- _Assignment_
Resume the README for the Rust coding-agent runtime below, starting right after its last line.

A Rust coding-agent runtime with a VSCode product shell. The original CLI and web UI still exist as harnesses, but the main product direction is Marvis inside VSCode.

Features

  • VSCode status ingestion: Collects active editor, cursor, selections, visible ranges, Problems diagnostics, task/debug state, and recorded command results.
  • Structured status: Builds CodebaseStatus, git state, deterministic segments, stuckness hints, and context capsules.
  • Autonomous suggestions: VSCode wake-up timers send status ticks; Rust segments actionable problems with an LLM and suggests useful agent actions.
  • PAVE routing: Task vectors are matched against configured agent-profile vectors with cosine scoring.
  • Skill/MCP routing: Routed agents resolve concrete built-in, imported, or workspace skills and can expose discovered stdio MCP tools without fake fallbacks.
  • Agent runtime: Uses session-kernel and scheduler for streamed model/tool turns.
  • Tool usage: The model can execute shell commands and read/write/edit files through policy-gated local tools with rollback snapshots before writes.
  • Streaming responses: CLI, web, and VSCode bridge all receive runtime events.
  • Configurable model provider: Use any OpenAI-compatible chat completions endpoint. VSCode uses marvis.apiKey / marvis.baseUrl; CLI and web harnesses use MARVIS_API_KEY / MARVIS_BASE_URL.
  • Built with Rust: Fast, safe, and efficient.

Installation

Prerequisites

  • Rust toolchain (version 1.70 or later)
  • An API key for an OpenAI-compatible provider. Set it in VSCode Settings for the extension, or via MARVIS_API_KEY for the CLI/web harnesses.

Build from Source

# Clone the repository
git clone https://github.com/your-username/lite-code.git
# or use the SSH URL
# git clone git@github.com:your-username/lite-code.git

cd lite-code

# Build the project
cargo build --release

# The binary will be at `target/release/lite-code`

Usage

For the VSCode product, set marvis.apiKey in VSCode User or Machine Settings. Set marvis.baseUrl if your provider does not use https://api.openai.com/v1.

For the CLI and web harnesses, set MARVIS_API_KEY before running LiteCode. Set MARVIS_BASE_URL if your provider does not use https://api.openai.com/v1.

Option 1: Set for current terminal session

Windows (PowerShell):

$env:MARVIS_API_KEY = "your_api_key_here"
$env:MARVIS_BASE_URL = "https://api.openai.com/v1"

macOS (zsh/bash):

export MARVIS_API_KEY="your_api_key_here"
export MARVIS_BASE_URL="https://api.openai.com/v1"

Option 2: Set permanently

Windows (PowerShell):

[System.Environment]::SetEnvironmentVariable("MARVIS_API_KEY", "your_api_key_here", "User")
[System.Environment]::SetEnvironmentVariable("MARVIS_BASE_URL", "https://api.openai.com/v1", "User")

- _Study material_

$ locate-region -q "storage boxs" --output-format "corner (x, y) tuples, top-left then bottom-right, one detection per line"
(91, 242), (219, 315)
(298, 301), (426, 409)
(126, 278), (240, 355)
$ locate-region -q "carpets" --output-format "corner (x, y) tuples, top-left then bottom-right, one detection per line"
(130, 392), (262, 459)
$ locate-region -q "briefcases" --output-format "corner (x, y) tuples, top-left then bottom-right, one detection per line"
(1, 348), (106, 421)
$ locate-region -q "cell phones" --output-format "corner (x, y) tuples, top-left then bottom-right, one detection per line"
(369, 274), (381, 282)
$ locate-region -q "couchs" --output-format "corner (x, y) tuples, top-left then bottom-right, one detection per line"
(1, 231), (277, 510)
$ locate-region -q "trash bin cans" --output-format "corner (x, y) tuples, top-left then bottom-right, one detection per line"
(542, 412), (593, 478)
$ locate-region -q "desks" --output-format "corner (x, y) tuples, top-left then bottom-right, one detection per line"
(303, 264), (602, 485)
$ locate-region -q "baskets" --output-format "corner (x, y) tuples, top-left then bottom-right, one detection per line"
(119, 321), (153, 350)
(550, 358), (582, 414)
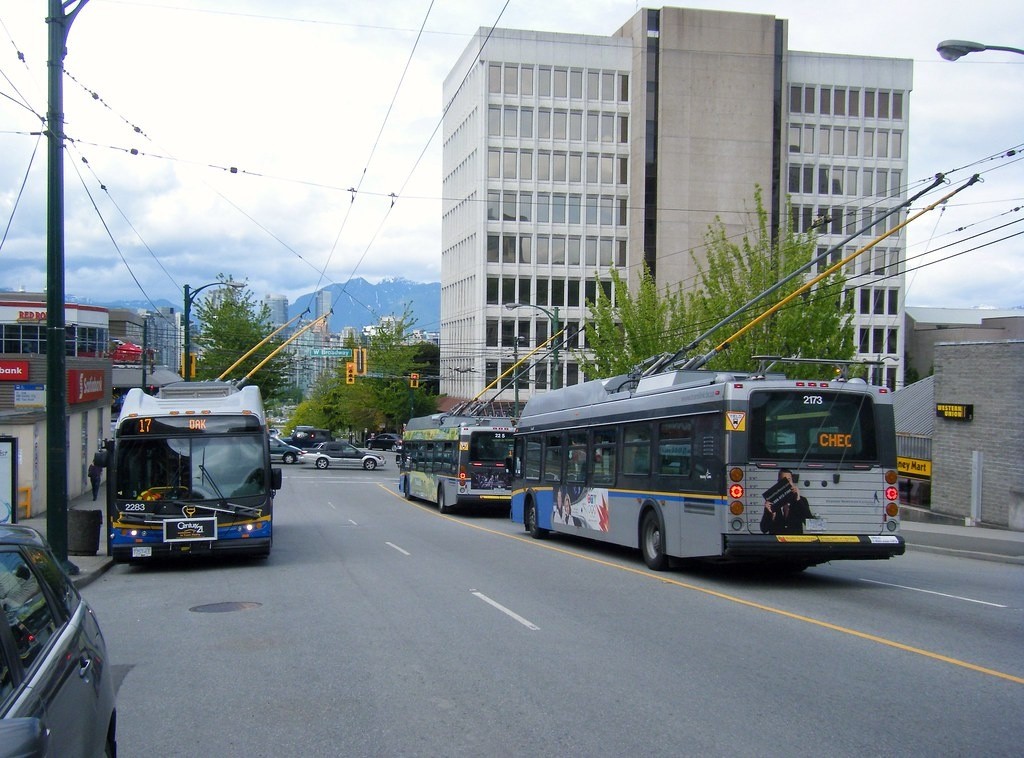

- _Response box_
After setting it, open a new terminal.

macOS (zsh):

echo 'export MARVIS_API_KEY="your_api_key_here"' >> ~/.zshrc
echo 'export MARVIS_BASE_URL="https://api.openai.com/v1"' >> ~/.zshrc
source ~/.zshrc

Run the CLI harness:

./target/release/lite-code

Options

  • --vscode-stdio: Run the JSON stdio bridge used by the VSCode extension
  • --web: Launch the temporary web harness
  • --model, -m: Specify the model to use (default: gpt-4.1-mini)
  • --base-url: Override MARVIS_BASE_URL for this run
  • --max-tokens: Maximum tokens for each API response (default: 4096)
  • --allow-workspace-write: Allow model-requested file writes in CLI/web harnesses
  • --allow-risky-shell: Allow broader shell/git/network-like commands in CLI/web harnesses
  • --print-trace <path>: Print a replayable trace summary from a rollout JSONL file

VSCode Extension

The VSCode product shell lives in apps/vscode-extension.

cargo build

Then open apps/vscode-extension in VSCode, press F5, and run Marvis: Start Marvis in the Extension Development Host.

The extension starts:

target/debug/lite-code --vscode-stdio

Published extension packages should include a runtime binary under bin/, or users can set marvis.runtimePath. The extension does not use cargo run as a product fallback.

Useful commands:

  • Marvis: Start Marvis
  • Marvis: Show Status
  • Marvis: Check Autonomy Now
  • Marvis: Ask Marvis
  • Marvis: Fix Near Cursor
  • Marvis: Record Terminal Failure
  • Marvis: Run Command and Record Result
  • Marvis: Run VSCode Task and Record Result

Autonomy Showcase Demo

For a screen-recordable demo of the autonomous scheduler, run:

./demos/autonomy-showcase/launch.sh

The launcher opens demos/autonomy-showcase/workspace in VSCode with Marvis and a demo driver extension loaded. The driver introduces focused traps, runs matching VSCode tasks, and waits for Marvis to wake up through its normal debounce or heartbeat path.

Example

./target/release/lite-code "Create a simple REST API in Rust using Axum that returns 'Hello, World!'"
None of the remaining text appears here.